Ruth Bader Ginsburg, known by her adoring fans as the Notorious RBG, is a legal and pop-culture icon with a track record as a champion of women's rights, a venerable Supreme Court justice, and well, a noted gym rat. Her life has taken the spotlight in the last year as we've seen her life story drawn out through the documentary RBG. Now, there's even a biopic about the landmark case that built the foundation of her activism. Titled On the Basis of Sex, the film stars the brilliant Felicity Jones as a steely young RBG and Armie Hammer as her husband. Many of us might know the broad strokes of Ginsburg's accomplishments, but most may not be familiar with her humble beginnings. Here's the triumphant story behind the film about the case that started the justice's reputation as a hardy feminist legend.
Despite graduating top of her class in law school at Columbia University, Ginsburg had trouble finding a job at a law firm because she was a woman. She started teaching at Rutgers University, becoming one of the few female professors in her field. Even as a professor, Ginsburg went after opportunities to meaningfully practice law. In Reed v. Reed, she wrote a brief that convinced Supreme Court justices that gender-based discrimination violated the Equal Protection Clause under the 14th Amendment. As a result, the Reed case brought down an Idaho statute that favoured men as administrators of estates.

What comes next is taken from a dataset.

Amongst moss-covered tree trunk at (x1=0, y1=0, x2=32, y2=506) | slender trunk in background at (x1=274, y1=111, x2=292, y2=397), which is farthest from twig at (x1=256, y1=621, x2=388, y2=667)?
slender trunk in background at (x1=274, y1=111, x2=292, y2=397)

Ginsburg then restrategized and started taking more cases with male appellants in order to appeal to male judges. If she could establish precedents that men were being discriminated against on the basis of sex, she could apply the same logic to unfair laws against women. In the early '70s, her husband Martin, the second half of her famously feminist marriage, brought to her radar the case of Charles Moritz, a man in his 60s who was caring for his 93-year-old mother. Moritz wanted to take an income tax deduction for those who cared for a child under 12 or a disabled relative of any age. He was denied this deduction since it was only available to single women. The loaded law, as Ginsburg has explained, presumed that women were primary caregivers while men were responsible for earning money.
The Ginsburgs took Moritz's appeal case together, Ruth arguing for equal protection while Martin worked out the tax portions. With help from the ACLU, they won the case in Denver's 10th Circuit Court of Appeals, which determined that sex-based distinction prevented Moritz from the equal protection of the law guaranteed by the Fifth Amendment's Due Process Clause.
After the Moritz case, Ginsburg would win five out of six cases in front of the Supreme Court. The rest, as they say, is history. In 1993, Ginsburg was nominated to become an associate justice of the Supreme Court. Twenty-five years later, she continues flexing her legal prowess in the social justice arena today.
On the Basis of Sex comes out on Dec. 25.